Sleep inertia corresponds to the period of reduced ability to function optimally immediately on awakening. This phenomenon usually occurs when individuals are awakened out of slow-wave sleep and is manifested by grogginess and impaired performance lasting as long as 15 to 30 minutes after awakening. Sleep inertia can also occur after being awakened from normal sleep and is most common during the early morning circadian trough (2 AM to 6 AM). Depending on the preexisting level of sleepiness, individuals that take naps longer than 40 minutes are at a greater risk for sleep inertia on awakening. Sleep inertia can be important to health care professionals who may be awakened out of deep sleep to provide emergency care to patients (e.g., emergency cesarean section or emergency intubation). If urgent work can be anticipated, the sleeping individual should be awakened with sufficient time (at least 15 minutes) to minimize the fogginess and performance decrement associated with sleep inertia. If sleep inertia is unavoidable, it would be wise for the affected person to ask for help until the grogginess dissipates.
A few studies have evaluated the use of sedative-hypnotics for promotion of sleep during nonduty hours by nonmedical personnel (e.g., to assist in daytime sleep after a night shift).[356] Many questions remain unanswered regarding the quality of sleep obtained after using hypnotics, the severity of hangover effects, and the potential risks of abuse. Melatonin, which is a hormone secreted by the pineal gland, may have promise as a nonaddictive daytime sleep-inducing agent, but the results of existing studies are controversial.
Stimulants may have a role in the maintenance of alertness during periods of extreme sleepiness. Modafinil is a non-amphetamine alertness-enhancing drug that has been approved for use in narcolepsy. The side effect profile of this drug is so promising that it is being extensively studied by the military and shift workers as a non-addicting adjunct for alertness management. Its use in health care is also being studied but cannot be sanctioned at this point. The use of sedatives and potent stimulants to manipulate sleep is not considered an appropriate option for anesthetists. Caffeine is used frequently to increase alertness temporarily, but there are caveats about its use, as discussed earlier.[355] [356] Caffeine should be used strategically to maximize its effect when needed. Strategic use of caffeine includes (1) knowledge of its onset (15 to 30 minutes) and duration of action (3 to 4 hours) and (2) use when alertness is required and the opportunity to sleep is minimal.

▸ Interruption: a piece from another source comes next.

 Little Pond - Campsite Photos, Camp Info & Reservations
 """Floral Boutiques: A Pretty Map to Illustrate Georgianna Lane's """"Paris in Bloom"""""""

Countermeasures should be studied and implemented in health care. There are major financial incentives to maintain the status quo. If an anesthesiologist knows that he or she is impaired (from fatigue or for any other reason), he or she should enlist the assistance of a colleague so as to not negatively impact patient safety.
Timed cycles of bright light and darkness have been used in certain circumstances to facilitate adaptation to shift work. Exposure to bright light (>7000–12,000 lux) and darkness at the appropriate points in the circadian cycle has been shown to reset the circadian pacemaker by 12 hours over 2 to 3 days.[383] This important finding demonstrates the ability to make significant changes in the circadian system relatively quickly. However, resetting the circadian timekeeper is critically dependent on the timing, intensity, and duration of exposure to light and to "total" darkness. Being off by only an hour can prevent the desired effect. Adhering to such time-critical schedules for this treatment is probably impractical for anesthetists, given the many work-related and social factors that affect their activities. Research on light treatment continues and may eventually result in more practical treatment regimens.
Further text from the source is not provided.